Further, Defendants do not dispute that there will continue to be class members in county jails. The Ninth Circuit has repeatedly held in prior decisions related to this case that "'if the injury is the result of violations of a statute . . . that are attributable to policies or practices pervading the whole system (even though injuring a relatively small number of plaintiffs),' then '[s]ystem-wide relief is required.'" Armstrong v. Schwarzenegger, 622 F.3d at 1072-73 (quoting Armstrong v. Davis, 275 F.3d 849, 870 (9th Cir. 2001)). Defendants do not dispute that there are currently class members still housed in county jails or that Defendants' system-wide policies and practices have caused, and continue to cause, substantial injury to class members, even if they dispute the size of this group.

Given the ineffectiveness of Defendants' County Jail Plan, Defendants' consequent reliance on the county jails to accommodate Armstrong class members, and the deficiencies identified in the disability-related county jail policies and procedures and in certain facilities' housing, the Court finds that the types of ADA violations experienced by the class member-declarants have been, and will continue to be, experienced by many other class members who have been and will be housed in county jails throughout California. The serious violations of the rights of class members while housed in county jails are systemic, persistent, and continuing throughout the State and are directly attributable to Defendants' failure to implement appropriate policies and procedures to identify, track, and accommodate these class members, to communicate appropriate information to the county jails, and to monitor compliance by the county jails. The Court finds that the harm experienced by class members is caused not only by Defendants' statewide policies (or lack thereof) regarding the housing of Armstrong class members in county jails, but also by Defendants' ongoing failure to train, supervise, and monitor CDCR employees and agents concerning their responsibilities, ongoing failure to communicate with county jails regarding the known needs of class members, and ongoing failure to take responsibility for and to assert influence over county jails through contracts, regulations, letters, meetings, or other communications. The Court therefore finds that only system-wide injunctive relief could prevent Armstrong class members from experiencing future ADA violations when housed in county jails. V. Constitutionality under Printz v. United States and New York v. United States

Defendants repeat an argument previously made and rejected by the Ninth Circuit that the relief sought would "commandeer" them "to enforce federal law," in violation of Printz v. United States, 521 U.S. 898 (1997) and New York v. United States, 505 U.S. 144 (1992). Opp. at 8-9. Defendants argue that, under realignment, they no longer "choose to house" parolees in county jails, and thus that the relief sought would "require Defendants to ensure ADA-compliant conditions not for class members, but rather for offenders being held under the counties' authority." Opp. at 8.

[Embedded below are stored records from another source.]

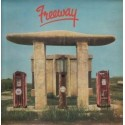 FREEWAY (TERRY MELCHER) - Freeway LP
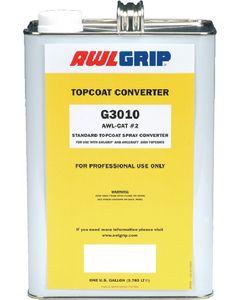 Topcoat Converters (Awlgrip)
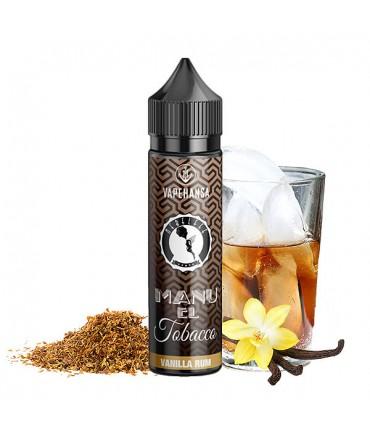 Nebelfee Manu El Tobacco Vanilla Rum Aroma 10 ml in 60 ml Bottle Shake and Vape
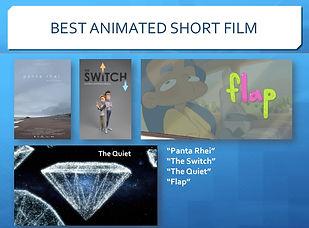 18_2019_SOFIE_Animated_Nominees.jpg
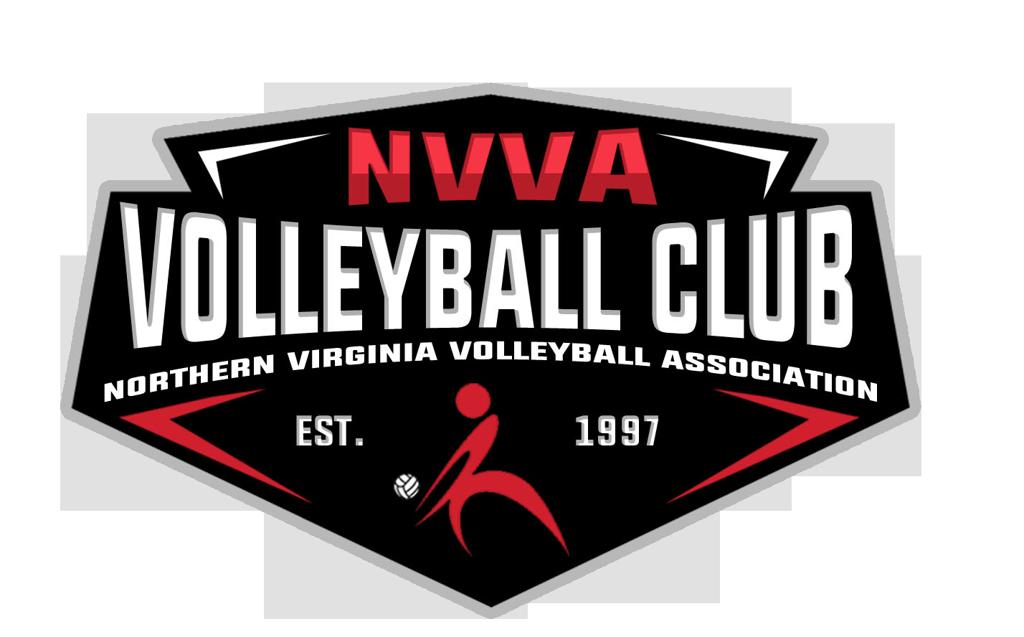 NVVA - New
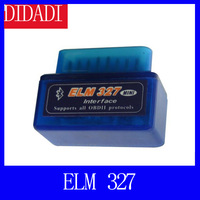 Free shipping Latest version super mini EML327 bluetooth OBD2 Scanner Bluetooth Smart Car Diagnostic Interface ELM 327 V2.1 Scan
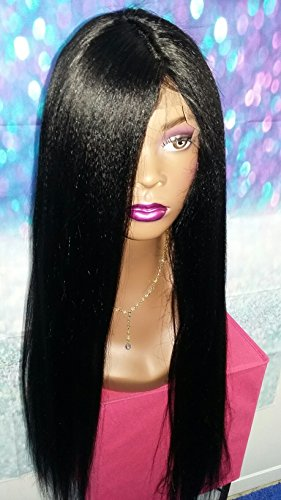 24 INCH HUMAN HAIR LACE FRONT SILK BASE TOP FULL WIG ITALIAN YAKI REMY STRAIGHT by Angel Hair Haven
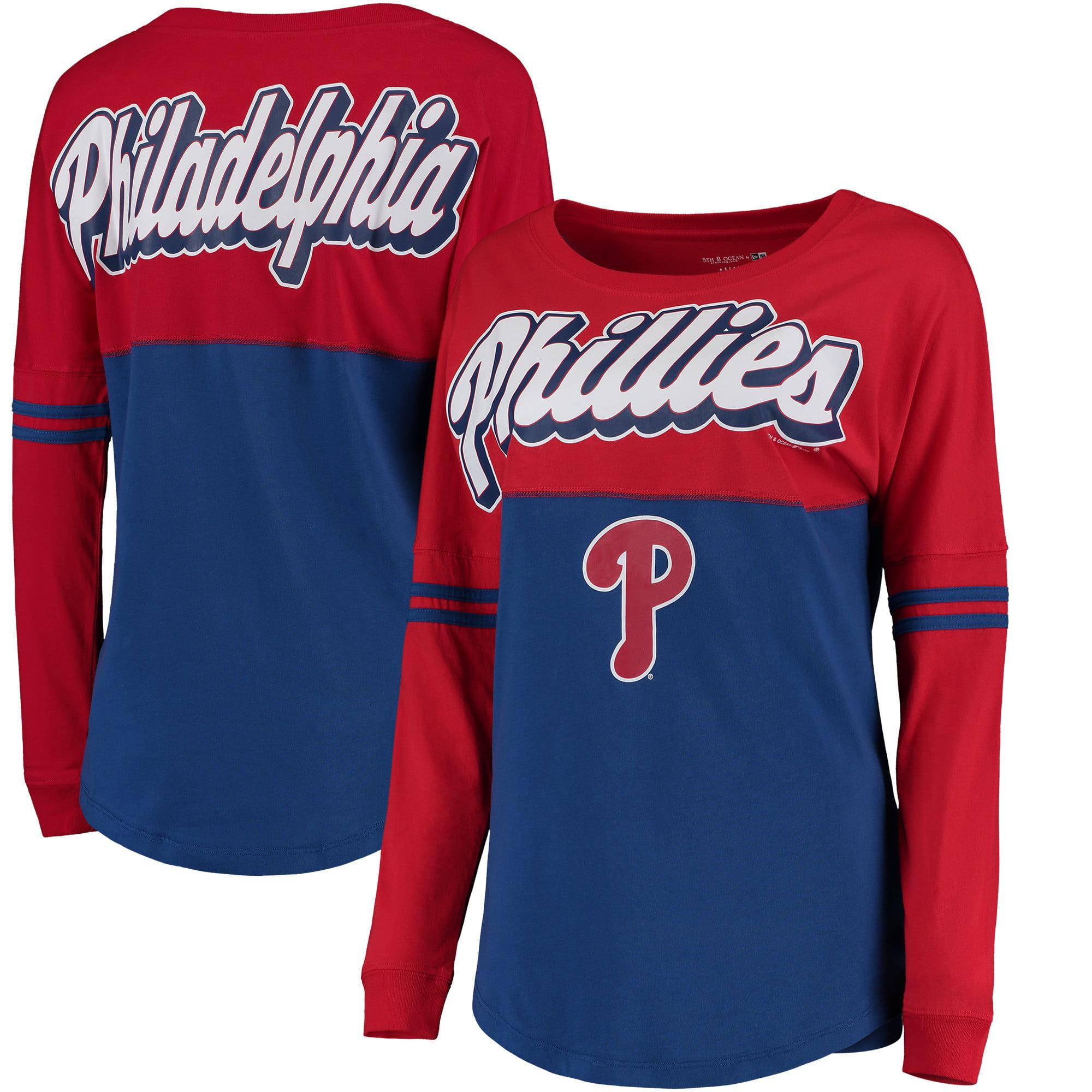 Philadelphia Phillies 5th & Ocean by New Era Women's MLB Baby Jersey Varsity Crew Boyfriend Long Sleeve T-Shirt - Royal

First, as the Ninth Circuit already recognized, unlike in Printz and New York, this is not an action by the federal government seeking to commandeer a local entity to carry out a federal obligation; it is instead an action by private parties--parolees who fit the class definition--seeking to enforce their constitutional rights, and thus these cases are not relevant here. Armstrong, 622 F.3d at 1089. Further, as already discussed above, the relief that Plaintiffs seek would require only that Defendants ensure ADA-compliant conditions for state prisoners and parolees who are being held in county facilities pursuant to Defendants' contractual and statutory authority. Thus, the order does not mean that the State would have to ensure that county jails follow federal law, but rather that the State itself must follow federal law. Id. at 1069. Accordingly, the proposed injunction does not violate the principles set forth in Printz and New York. VI. Abstention

Defendants state that this Court should decline to exercise its jurisdiction over matters pertaining to county jails because of two class action suits addressing conditions of confinement in particular jails, Pierce v. County of Orange, No. 01-00981 (C.D. Cal.) and Johnson v. Los Angeles Co. Sheriff's Dep't, No. 08-3515 (C.D. Cal.), a consent decree concerning jail conditions in Santa Clara County, Padilla v. Ryan, No. 98-2309 (N.D. Cal.), and a settlement between the U.S. Department of Justice and Alameda County concerning jail conditions.

While Defendants represent that issues similar to the ones at hand are currently being litigated in Pierce, a judgment was entered in that case on June 28, 2011 and the only issue presently being litigated is attorneys' fees.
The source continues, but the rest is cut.